**Task brief**
Recast the stretch of the records from the line containing "Between pixel 748" through the end as a Markdown table with columns Row and Line. Put the row number in Row and that line in Line, and skip blank lines.

**Records**

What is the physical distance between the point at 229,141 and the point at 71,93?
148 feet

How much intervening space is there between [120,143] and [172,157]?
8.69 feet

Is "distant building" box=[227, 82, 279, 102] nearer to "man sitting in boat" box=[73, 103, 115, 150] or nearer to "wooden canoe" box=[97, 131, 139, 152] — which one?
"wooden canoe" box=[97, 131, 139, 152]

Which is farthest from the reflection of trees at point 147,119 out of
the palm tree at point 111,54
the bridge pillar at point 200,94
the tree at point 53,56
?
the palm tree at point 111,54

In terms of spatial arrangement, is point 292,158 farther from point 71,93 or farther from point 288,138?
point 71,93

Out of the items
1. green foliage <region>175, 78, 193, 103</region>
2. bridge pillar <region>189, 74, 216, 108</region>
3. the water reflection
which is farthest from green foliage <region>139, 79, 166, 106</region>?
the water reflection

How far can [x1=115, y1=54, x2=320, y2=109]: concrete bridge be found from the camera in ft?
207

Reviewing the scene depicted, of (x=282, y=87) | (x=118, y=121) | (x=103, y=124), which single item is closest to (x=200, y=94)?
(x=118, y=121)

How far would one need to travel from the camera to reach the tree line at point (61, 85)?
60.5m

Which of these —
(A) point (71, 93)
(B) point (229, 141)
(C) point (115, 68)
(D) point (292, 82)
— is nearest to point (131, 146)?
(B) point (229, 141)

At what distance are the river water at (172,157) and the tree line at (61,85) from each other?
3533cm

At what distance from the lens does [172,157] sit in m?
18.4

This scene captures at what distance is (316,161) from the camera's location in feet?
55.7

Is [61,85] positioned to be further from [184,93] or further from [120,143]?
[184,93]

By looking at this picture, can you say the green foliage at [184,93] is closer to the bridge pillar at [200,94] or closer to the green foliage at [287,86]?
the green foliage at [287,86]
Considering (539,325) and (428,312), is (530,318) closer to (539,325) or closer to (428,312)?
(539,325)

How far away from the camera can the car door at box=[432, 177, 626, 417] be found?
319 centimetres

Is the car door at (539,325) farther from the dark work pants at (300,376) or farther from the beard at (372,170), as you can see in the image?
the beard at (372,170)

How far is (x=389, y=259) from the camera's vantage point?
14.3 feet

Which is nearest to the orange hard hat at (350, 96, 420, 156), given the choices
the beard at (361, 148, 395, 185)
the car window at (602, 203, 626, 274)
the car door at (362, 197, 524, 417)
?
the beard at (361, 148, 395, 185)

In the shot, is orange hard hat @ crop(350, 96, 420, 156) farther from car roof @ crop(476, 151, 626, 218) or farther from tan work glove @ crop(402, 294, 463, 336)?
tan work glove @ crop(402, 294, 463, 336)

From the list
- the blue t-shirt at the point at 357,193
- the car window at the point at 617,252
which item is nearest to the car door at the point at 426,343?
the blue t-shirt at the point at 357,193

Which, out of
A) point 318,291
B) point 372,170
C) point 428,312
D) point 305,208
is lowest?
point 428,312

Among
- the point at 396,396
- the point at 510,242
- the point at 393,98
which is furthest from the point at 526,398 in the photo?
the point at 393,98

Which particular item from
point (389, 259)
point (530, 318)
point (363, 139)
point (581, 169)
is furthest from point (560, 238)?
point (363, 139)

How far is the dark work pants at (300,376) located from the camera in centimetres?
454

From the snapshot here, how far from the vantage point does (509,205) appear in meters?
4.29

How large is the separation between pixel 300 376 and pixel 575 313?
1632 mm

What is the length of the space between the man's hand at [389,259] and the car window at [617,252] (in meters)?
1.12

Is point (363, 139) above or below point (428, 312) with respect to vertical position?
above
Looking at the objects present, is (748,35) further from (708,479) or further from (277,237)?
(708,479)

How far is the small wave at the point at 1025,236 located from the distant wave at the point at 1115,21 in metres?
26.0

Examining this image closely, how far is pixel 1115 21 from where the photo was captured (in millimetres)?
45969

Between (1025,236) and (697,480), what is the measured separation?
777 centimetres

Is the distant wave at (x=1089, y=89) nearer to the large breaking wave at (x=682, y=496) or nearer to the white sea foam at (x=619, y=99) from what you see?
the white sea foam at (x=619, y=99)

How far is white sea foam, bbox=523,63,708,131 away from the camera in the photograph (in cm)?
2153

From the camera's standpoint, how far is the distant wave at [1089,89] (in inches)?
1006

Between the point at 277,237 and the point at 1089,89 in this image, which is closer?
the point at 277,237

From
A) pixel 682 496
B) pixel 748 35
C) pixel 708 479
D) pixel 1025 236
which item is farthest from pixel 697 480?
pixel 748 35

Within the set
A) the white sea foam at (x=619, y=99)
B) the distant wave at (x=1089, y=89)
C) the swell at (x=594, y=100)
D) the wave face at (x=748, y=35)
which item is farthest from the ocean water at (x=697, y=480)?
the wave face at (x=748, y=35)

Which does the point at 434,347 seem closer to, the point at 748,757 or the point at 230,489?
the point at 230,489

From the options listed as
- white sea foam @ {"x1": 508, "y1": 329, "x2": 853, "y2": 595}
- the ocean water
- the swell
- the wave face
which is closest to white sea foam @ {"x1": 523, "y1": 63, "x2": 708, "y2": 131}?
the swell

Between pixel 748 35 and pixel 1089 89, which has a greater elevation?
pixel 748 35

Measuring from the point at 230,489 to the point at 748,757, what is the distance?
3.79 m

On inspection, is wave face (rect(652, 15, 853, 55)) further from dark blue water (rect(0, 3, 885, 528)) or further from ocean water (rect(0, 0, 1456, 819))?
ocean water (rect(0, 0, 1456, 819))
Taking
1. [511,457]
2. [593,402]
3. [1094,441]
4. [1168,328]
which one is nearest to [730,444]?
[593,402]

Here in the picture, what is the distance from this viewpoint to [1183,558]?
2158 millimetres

**Result for this task**
| Row | Line |
|---|---|
| 1 | Between pixel 748 35 and pixel 1089 89, which has a greater elevation? |
| 2 | pixel 748 35 |
| 3 | Measuring from the point at 230,489 to the point at 748,757, what is the distance? |
| 4 | 3.79 m |
| 5 | On inspection, is wave face (rect(652, 15, 853, 55)) further from dark blue water (rect(0, 3, 885, 528)) or further from ocean water (rect(0, 0, 1456, 819))? |
| 6 | ocean water (rect(0, 0, 1456, 819)) |
| 7 | Taking |
| 8 | 1. [511,457] |
| 9 | 2. [593,402] |
| 10 | 3. [1094,441] |
| 11 | 4. [1168,328] |
| 12 | which one is nearest to [730,444]? |
| 13 | [593,402] |
| 14 | Here in the picture, what is the distance from this viewpoint to [1183,558]? |
| 15 | 2158 millimetres |